In this project we aiming to create lumped reaction schemes for highly complex chemical systems like the oxydation of volatile organic compounds (VOC). The method is characterised by an iterative process of scheme creation, empiric rate coefficient assignment, stochastic testing, and AI-driven network analysis to highlight missing dependencies in the chemistry schemes. As a result, the degree of lumping is automatically adjusted to the experimentally reported complexity of a VOC system.

Toy-case approach

We have created a ‘toy’ scheme with one fictional precursor VOC to test and demonstrate all computational approaches
(press here to see the full toy-case chemistry scheme).

This chemistry scheme aims to reflect the complex interactions and main reaction pathways in the autoxidation of carbon-centred radicals. The precursor chemical species is a fictional VOC called TOY. In this scheme, autoxidation reactions (see “Autoxidation: RO2 -> H-shift + O2 addition -> RO2 ” in the scheme) are competing bimolecular reactions (RO2 + NO/HO2/RO2) leading to the formation of stable, closed shell species (RO2 + NO: T_O*_NO3; RO2 + HO2: T_O*_OOH; and RO2 + RO2: T_O*_2OH, T_O*_O and TO*_TO*; where * represents integer numbers). Additionally, there are reaction branches that form highly reactive alkoxy radicals (T_RO_O*). These can rapidly (rate: KDEC = 106 s-1) undergo autoxidation form peroxy radicals (T_RO2_O*).

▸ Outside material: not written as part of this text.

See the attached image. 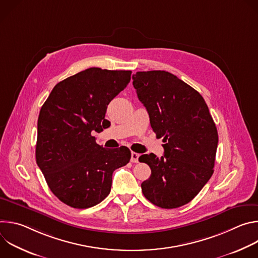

To investigate the toy-chemistry, the following states of the chemistry are intended in order to determine multi-experiment based, realistic rate coefficients (see Pichelstorfer et al., 2024 , section 3.3 for more details):

  1. 1) Low NO, HO2 and VOC turnover (i.e., the reactions consuming the TOY-VOC) will maximize the RO2 autoxidation reaction.
  2. 2) Strong increase in NO, HO2 or VOC-turnover will shift the system towards closed shell formation (nitrates/hydroperoxides and dimers)
  3. 3) Medium increase in NO, HO2 or VOC-turnover will highlight autoxidation via the alkoxy pathway (T_RO_O* → RO2)

To investigate the effects, branching ratios of the reactions may be varied, e.g.: RO2 + NO → a) RONO2 and b) alkoxy may be either shifted to higher nitrate formation: increase channel a), or to see higher alkoxy radical formation: increase path b). Similarly, the branching in the H-shift reaction forming a peroxy radical (i.e., the RO2) and its competing reaction pathway to form a closed shell species (Tuni_O*_O) may be changed to either promote autoxidation or to limit it by the (almost) unimolecular termination pathway.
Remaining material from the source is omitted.